Report back each line of the records that contains the string "trap".
╭──
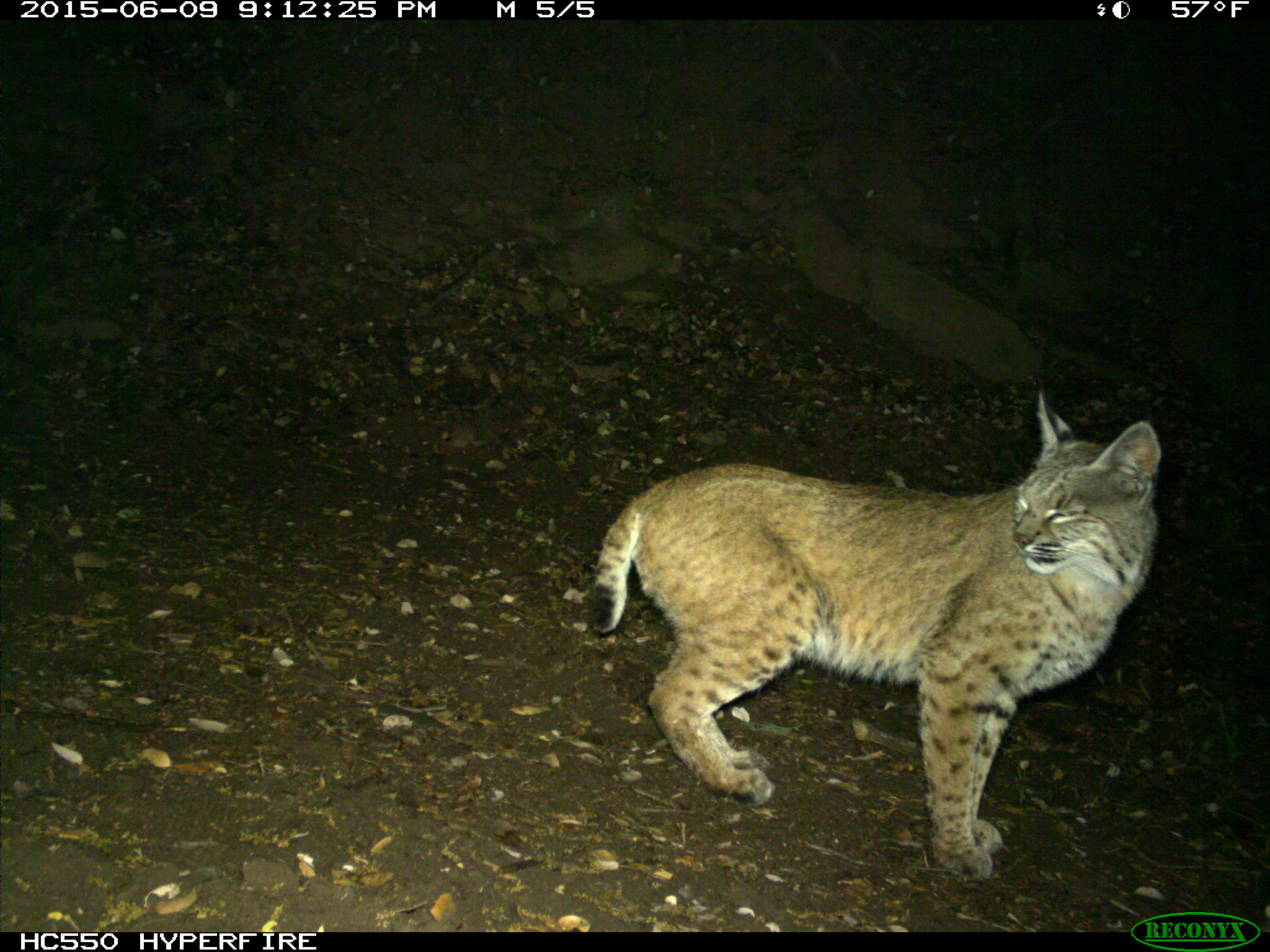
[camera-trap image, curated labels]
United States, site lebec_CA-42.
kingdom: Animalia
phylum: Chordata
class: Mammalia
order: Carnivora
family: Felidae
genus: Lynx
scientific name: Lynx rufus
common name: bobcat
Lynx rufus (bobcat).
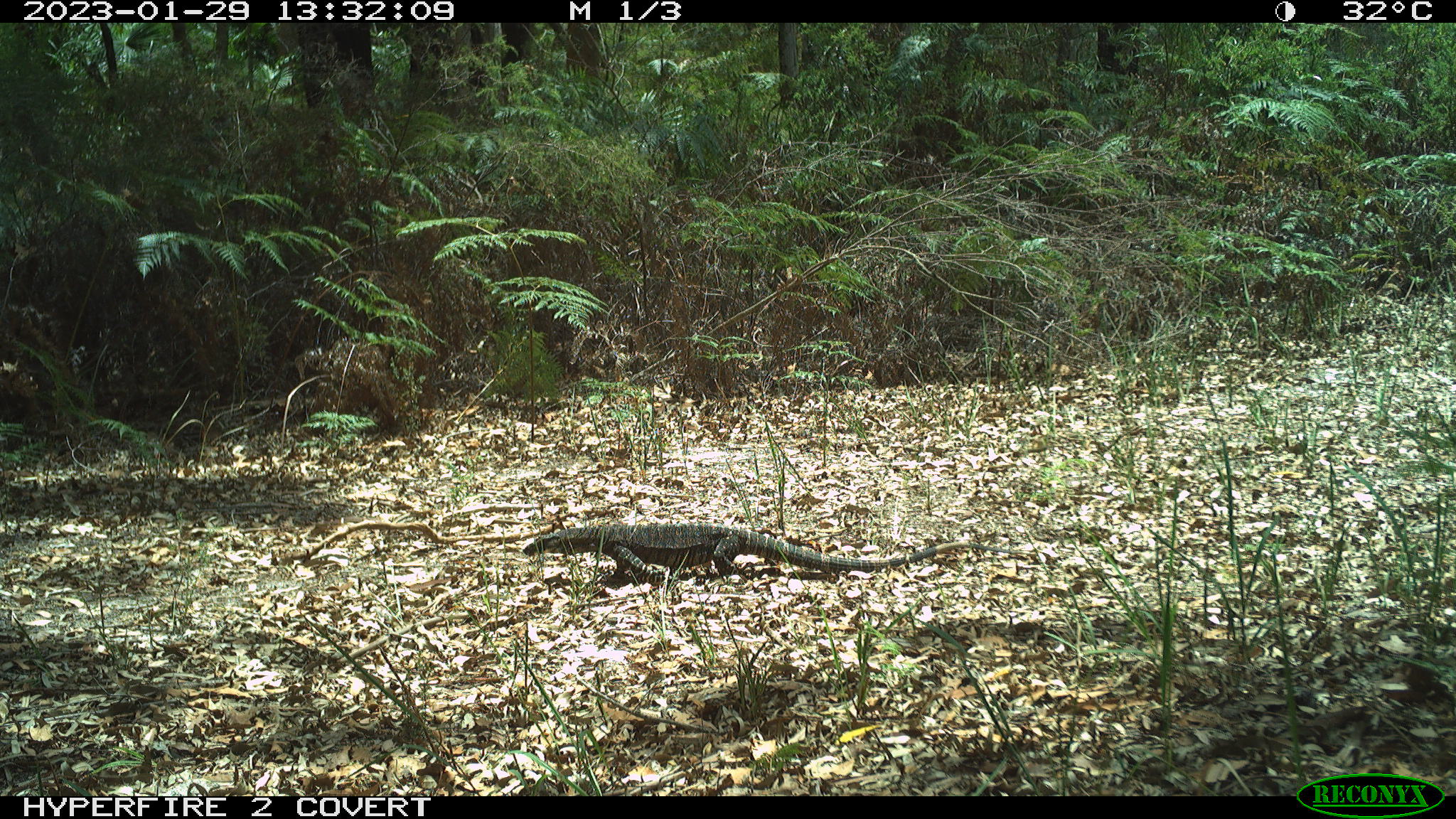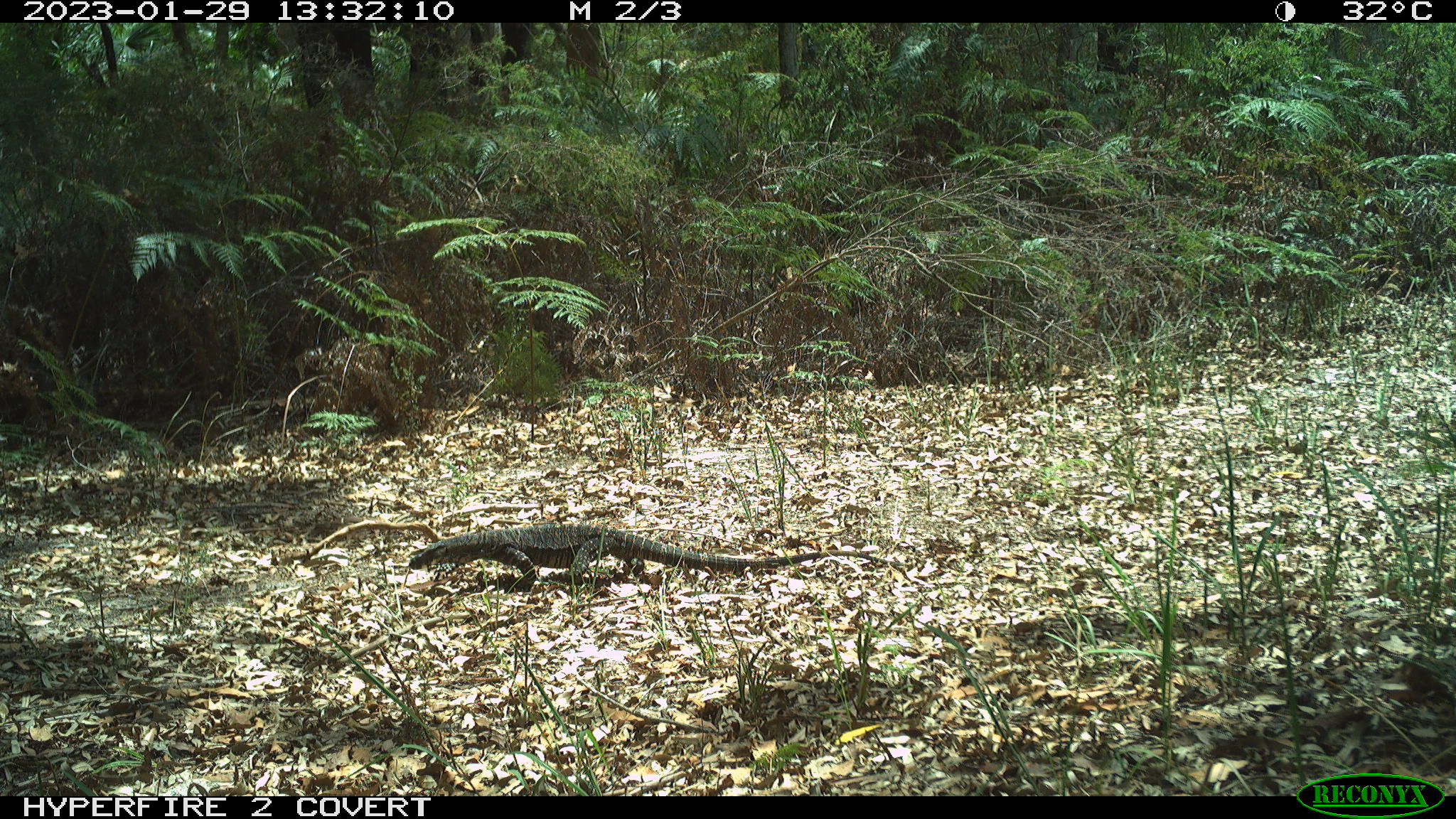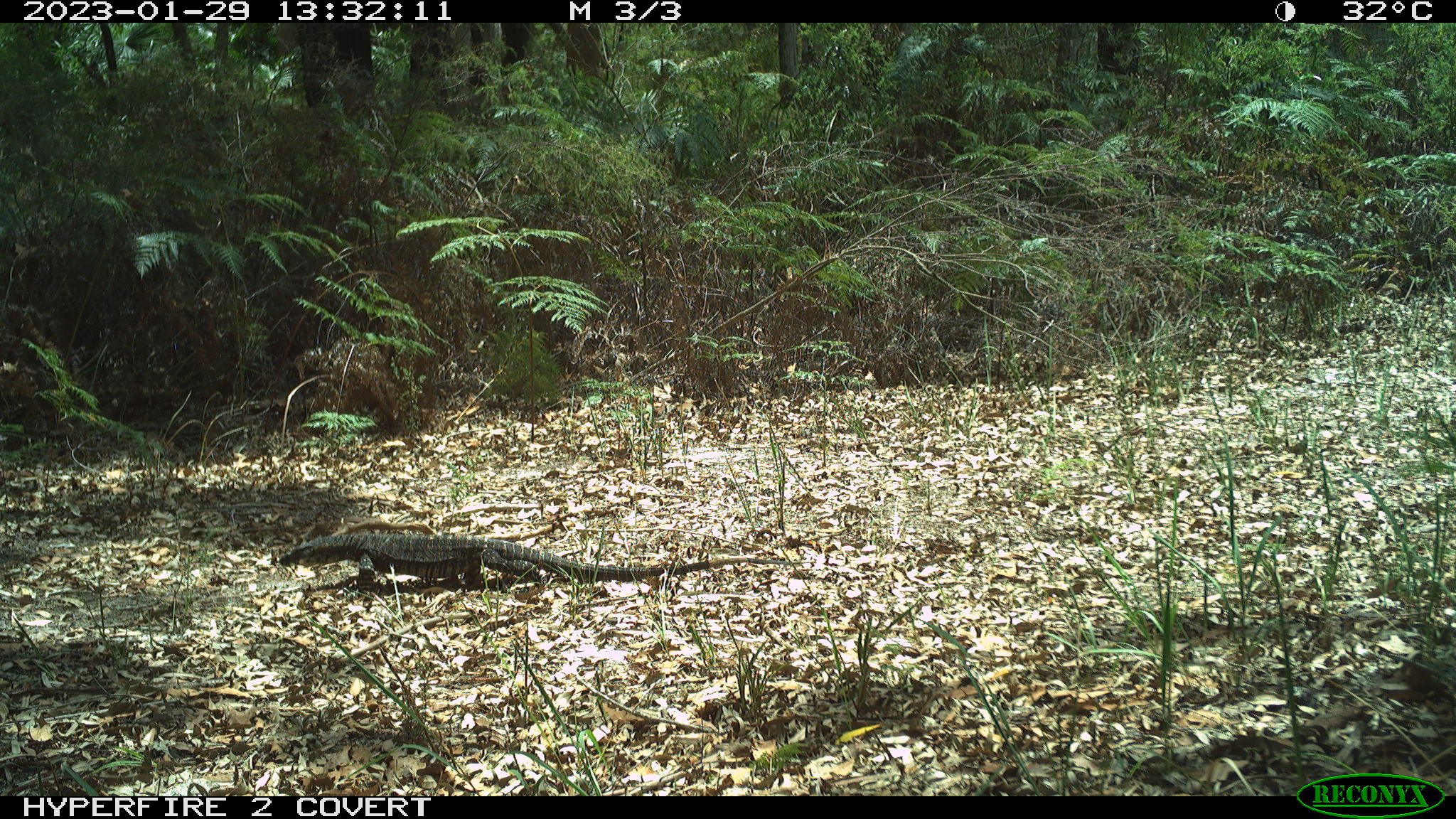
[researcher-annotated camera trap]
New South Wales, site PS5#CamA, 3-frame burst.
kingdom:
╰──
● **OUTPUT FOR THIS TASK**
[camera-trap image, curated labels]
[researcher-annotated camera trap]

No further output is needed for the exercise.